Friday, August 19, 2005

Liberal Lighthouse: 9/11/2005 -- Where's Osama? - Michael Tomasky has a powerful piece [subscription required] in the September 2005 print issue of The American Prospect (Vol. 16, No. 9) as we approach the 4th Anniversary of the terrorist attacks on the WTC and the Pentagon. For those of you who won't be able to access the full article, here are some of its best parts, starting with its opening paragraphs:

This September 11 will mark the fourth anniversary of the terrorist attacks on the United States. The media will focus on the ceremonies at the former World Trade Center site, the Pentagon, and other cities and towns around the country that will honor the dead. The Bush administration, meanwhile, will do its best to remind Americans that today’s George W. Bush -- except for the Watergate-era Richard Nixon, the most unpopular two-term president, at this point in his tenure, since scienti?c polling began in the 1940s -- is the same man who led the country through tragedy.

In truth, the anniversary should be the occasion for a thoroughgoing discussion of how America has combated terrorism in the last four years. And on that front, even the disaster Bush has created in Iraq takes a back seat to one overwhelming fact: By the time night falls on September 11, Osama bin Laden will have been at large for 1,461 days.

America vanquished world fascism in less time: We obtained Germany’s surrender in 1,243 days, Japan’s in 1,365. Even the third Punic War, in which Carthage was burned to the ground and emptied of citizens who were taken en masse into Roman slavery, lasted around 1,100 days (and troops needed a little longer to get into position back in 149 B.C.).
Five paragraphs later, Tomasky notes in discussing the Bush Administration's rush to war in Iraq and its abandonment of the hunt for Osama in Afghanistan/Pakistan:
Whatever the apologists say, the truth is simple: The administration held back troops from Afghanistan so that it could send 150,000 to Iraq. That, and nothing else, is the reason bin Laden is still at large.
Then, Tomasky ends his piece by imagining how the right-wing would be reacting to a Gore Presidency with Osama still at large under the exact same conditions and levies a parallel and fully justified condemnation of Bush:
But listen closely to the silence: Outside of magazines like this one and a handful of liberal Web sites, the subject is rarely discussed.

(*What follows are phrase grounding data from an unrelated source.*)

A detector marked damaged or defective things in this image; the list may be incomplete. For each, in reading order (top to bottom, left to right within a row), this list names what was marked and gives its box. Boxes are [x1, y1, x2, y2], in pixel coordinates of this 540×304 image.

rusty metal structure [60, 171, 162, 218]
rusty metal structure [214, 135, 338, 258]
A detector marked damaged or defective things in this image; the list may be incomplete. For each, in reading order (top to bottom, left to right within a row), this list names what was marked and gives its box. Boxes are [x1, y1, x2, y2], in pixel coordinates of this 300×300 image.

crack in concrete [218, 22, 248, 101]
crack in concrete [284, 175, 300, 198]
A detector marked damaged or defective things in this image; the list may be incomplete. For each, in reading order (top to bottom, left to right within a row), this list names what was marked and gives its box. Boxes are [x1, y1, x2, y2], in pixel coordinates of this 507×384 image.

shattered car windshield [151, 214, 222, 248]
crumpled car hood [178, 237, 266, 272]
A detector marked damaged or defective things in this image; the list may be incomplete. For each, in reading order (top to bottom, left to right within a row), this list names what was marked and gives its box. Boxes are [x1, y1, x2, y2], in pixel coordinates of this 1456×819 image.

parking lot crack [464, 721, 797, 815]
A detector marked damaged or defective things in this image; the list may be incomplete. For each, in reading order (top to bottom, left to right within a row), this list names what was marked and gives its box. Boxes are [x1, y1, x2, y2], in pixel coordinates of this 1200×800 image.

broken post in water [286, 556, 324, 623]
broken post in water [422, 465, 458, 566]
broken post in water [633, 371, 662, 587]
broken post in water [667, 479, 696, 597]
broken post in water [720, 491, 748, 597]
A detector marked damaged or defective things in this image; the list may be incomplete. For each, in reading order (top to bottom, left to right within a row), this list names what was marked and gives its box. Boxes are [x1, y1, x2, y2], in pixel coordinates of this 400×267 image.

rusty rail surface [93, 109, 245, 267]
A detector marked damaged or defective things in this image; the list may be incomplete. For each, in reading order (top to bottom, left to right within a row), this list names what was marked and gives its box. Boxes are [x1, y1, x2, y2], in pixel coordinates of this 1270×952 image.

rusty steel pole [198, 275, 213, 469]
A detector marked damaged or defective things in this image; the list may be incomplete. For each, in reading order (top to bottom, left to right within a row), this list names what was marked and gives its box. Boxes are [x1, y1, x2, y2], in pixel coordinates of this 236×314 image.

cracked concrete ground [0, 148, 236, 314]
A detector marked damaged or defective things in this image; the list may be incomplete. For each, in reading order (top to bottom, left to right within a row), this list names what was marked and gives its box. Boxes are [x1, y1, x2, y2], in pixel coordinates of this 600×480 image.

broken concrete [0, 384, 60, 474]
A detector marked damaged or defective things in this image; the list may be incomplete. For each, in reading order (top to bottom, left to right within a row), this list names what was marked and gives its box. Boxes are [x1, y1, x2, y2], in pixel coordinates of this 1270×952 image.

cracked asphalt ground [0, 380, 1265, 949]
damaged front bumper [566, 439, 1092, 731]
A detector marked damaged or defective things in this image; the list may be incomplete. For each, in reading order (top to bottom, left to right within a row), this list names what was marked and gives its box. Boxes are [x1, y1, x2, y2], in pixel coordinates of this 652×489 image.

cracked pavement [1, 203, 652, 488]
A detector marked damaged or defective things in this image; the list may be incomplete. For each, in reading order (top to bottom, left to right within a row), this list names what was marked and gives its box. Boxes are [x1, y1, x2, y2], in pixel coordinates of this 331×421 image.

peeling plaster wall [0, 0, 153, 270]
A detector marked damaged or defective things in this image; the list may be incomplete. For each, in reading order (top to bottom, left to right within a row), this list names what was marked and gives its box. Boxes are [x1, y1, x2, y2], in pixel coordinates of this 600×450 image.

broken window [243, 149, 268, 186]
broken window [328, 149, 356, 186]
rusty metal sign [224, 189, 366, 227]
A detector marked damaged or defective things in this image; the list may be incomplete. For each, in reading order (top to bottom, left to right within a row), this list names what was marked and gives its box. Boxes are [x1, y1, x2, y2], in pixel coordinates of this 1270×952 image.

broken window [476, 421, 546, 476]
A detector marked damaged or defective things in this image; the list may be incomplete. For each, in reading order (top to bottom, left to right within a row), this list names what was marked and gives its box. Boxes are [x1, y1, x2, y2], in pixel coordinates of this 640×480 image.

Just imagine bin Laden having been at large this long in President Al Gore’s administration. In fact, it’s impossible to imagine, because President Gore, under such circumstances, wouldn’t have lasted this long. You probably didn’t know, until you read this column, the number of days bin Laden has been at large. But I assure you that if Gore had been president, you and every American would have known, because the right would have seen to it that you knew, asking every day, “Where’s Osama?” If Gore hadn’t been impeached, it’s doubtful he’d have survived a re-election campaign, with Americans aghast at how weak and immoral a president had to be to permit those 2,700 deaths to go unavenged this long.

To be sure, the difference is partly a Democratic failure -- they’re afraid of the right-wing noise machine, pure and simple. That’s a failure of nerve, and it’s an appalling one.

But the moral failure belongs to Bush and his subordinates and their amen chorus of slatternly propagandists and so-called intellectuals, who made great political advantage of 9-11 but spit on the grieving families by pretending that there is no imperative in seeing justice done for their losses. They may be able to control the dialogue, but they can’t control the facts -- and the facts condemn them all.
Let's remember this come 9/11/2005. Thanks, Michael Tomasky, for keeping the light shining on this obvious and sobering truth.

1 comment:

Schroeder said...

In the three years since 9-11, the Administration has yet to arrive at a clear definition of the enemy or the aim in the War on Terrorism; to date, American policy has combined ambitious public statements with ambiguity on critical particulars. Heretofore, the costs of pursuing such ambitious but ill-defined goals have been high but tolerable. The ongoing insurgency in Iraq, however, is increasing the costs of grand strategic ambiguity to the point where fundamental choices can no longer be deferred.

From an Army War College paper published earlier this year.

So it isn't just crybaby liberals and mothers who lost sons complaining about the failure of this president to vindicate in a measured and directed way the murders of 9/11.